DW Monday: Suffering of oilfield stocks continues
Oil prices have stabilised in the $45-50 range over the last month, however, performances of major oilfield stocks have continued to suffer, Douglas-Westwood, an energy intelligence group wrote in its DW Monday report.
According to analysis undertaken by DW, a decline of a further 8% has been seen through September, down 39% year-on-year.
As E&P firms start to plan for 2016, the current oil price is driving expectations of further cutbacks in industry investment. Drillers have borne the brunt of oil price decline since June 2014. Declining rig utilisation has been compounded by industry-wide cost deflation which has hit all companies reliant on providing services to the oilfield. According to DW’s World Oilfield Services Market Forecast total OFS expenditure has declined 36% over 2014-2015, while onshore and offshore drillers have seen an average of 57% and 51% of their value been wiped off stock markets respectively.
The oilfield equipment sector, however, appears to be faring better, with average stock performance declining only 20% according to DW analysis. Falling input prices, particularly steel, has led to an ability to better accommodate the tightening of operator purse strings.

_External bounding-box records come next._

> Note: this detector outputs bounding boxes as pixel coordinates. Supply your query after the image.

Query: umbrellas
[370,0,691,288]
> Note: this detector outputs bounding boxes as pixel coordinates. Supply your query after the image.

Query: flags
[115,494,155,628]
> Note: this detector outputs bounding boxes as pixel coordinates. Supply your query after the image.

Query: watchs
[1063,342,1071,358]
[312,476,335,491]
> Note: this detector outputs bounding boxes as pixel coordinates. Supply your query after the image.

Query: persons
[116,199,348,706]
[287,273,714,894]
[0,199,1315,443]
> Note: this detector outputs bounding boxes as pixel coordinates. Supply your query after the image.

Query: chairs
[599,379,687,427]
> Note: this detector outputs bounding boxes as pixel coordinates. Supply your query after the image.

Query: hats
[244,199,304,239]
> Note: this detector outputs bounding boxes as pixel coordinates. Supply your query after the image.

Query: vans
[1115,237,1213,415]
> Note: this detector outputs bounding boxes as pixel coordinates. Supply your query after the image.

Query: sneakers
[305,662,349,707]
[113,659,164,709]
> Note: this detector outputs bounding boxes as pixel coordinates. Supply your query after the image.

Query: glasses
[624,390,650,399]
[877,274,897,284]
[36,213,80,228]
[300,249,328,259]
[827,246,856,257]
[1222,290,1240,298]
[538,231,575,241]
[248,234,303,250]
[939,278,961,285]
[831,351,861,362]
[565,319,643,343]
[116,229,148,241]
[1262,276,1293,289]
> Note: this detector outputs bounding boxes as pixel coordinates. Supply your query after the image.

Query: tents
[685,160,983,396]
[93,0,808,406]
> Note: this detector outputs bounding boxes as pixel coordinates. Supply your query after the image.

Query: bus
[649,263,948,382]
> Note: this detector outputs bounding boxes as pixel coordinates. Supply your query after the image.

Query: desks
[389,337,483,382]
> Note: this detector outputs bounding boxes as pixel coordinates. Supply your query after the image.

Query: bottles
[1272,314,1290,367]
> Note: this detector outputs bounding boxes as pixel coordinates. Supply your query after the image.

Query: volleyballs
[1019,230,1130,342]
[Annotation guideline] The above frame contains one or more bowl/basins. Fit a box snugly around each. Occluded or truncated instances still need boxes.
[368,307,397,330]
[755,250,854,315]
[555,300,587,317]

Exposure to multiple upstream segments has aided the majority of manufacturers, particularly those involved in subsea manufacturing. The current subsea hardware backlog is high at $13.4bn (due to a significant number of contracts being agreed in the years preceding oil price decline) and this will take some 18-24 months to work through, by which time we may see a raft of new orders if oil prices recover, DW writes.
DW further writes that manufacturers with capabilities outside of upstream oil and gas have fared better still, with healthy activity remaining in both midstream and offshore production systems. According to initial outputs from DW’s World Oilfield Equipment Market Forecast, only a 4% decline in midstream spend is expected in 2015, compared to 26% in upstream equipment.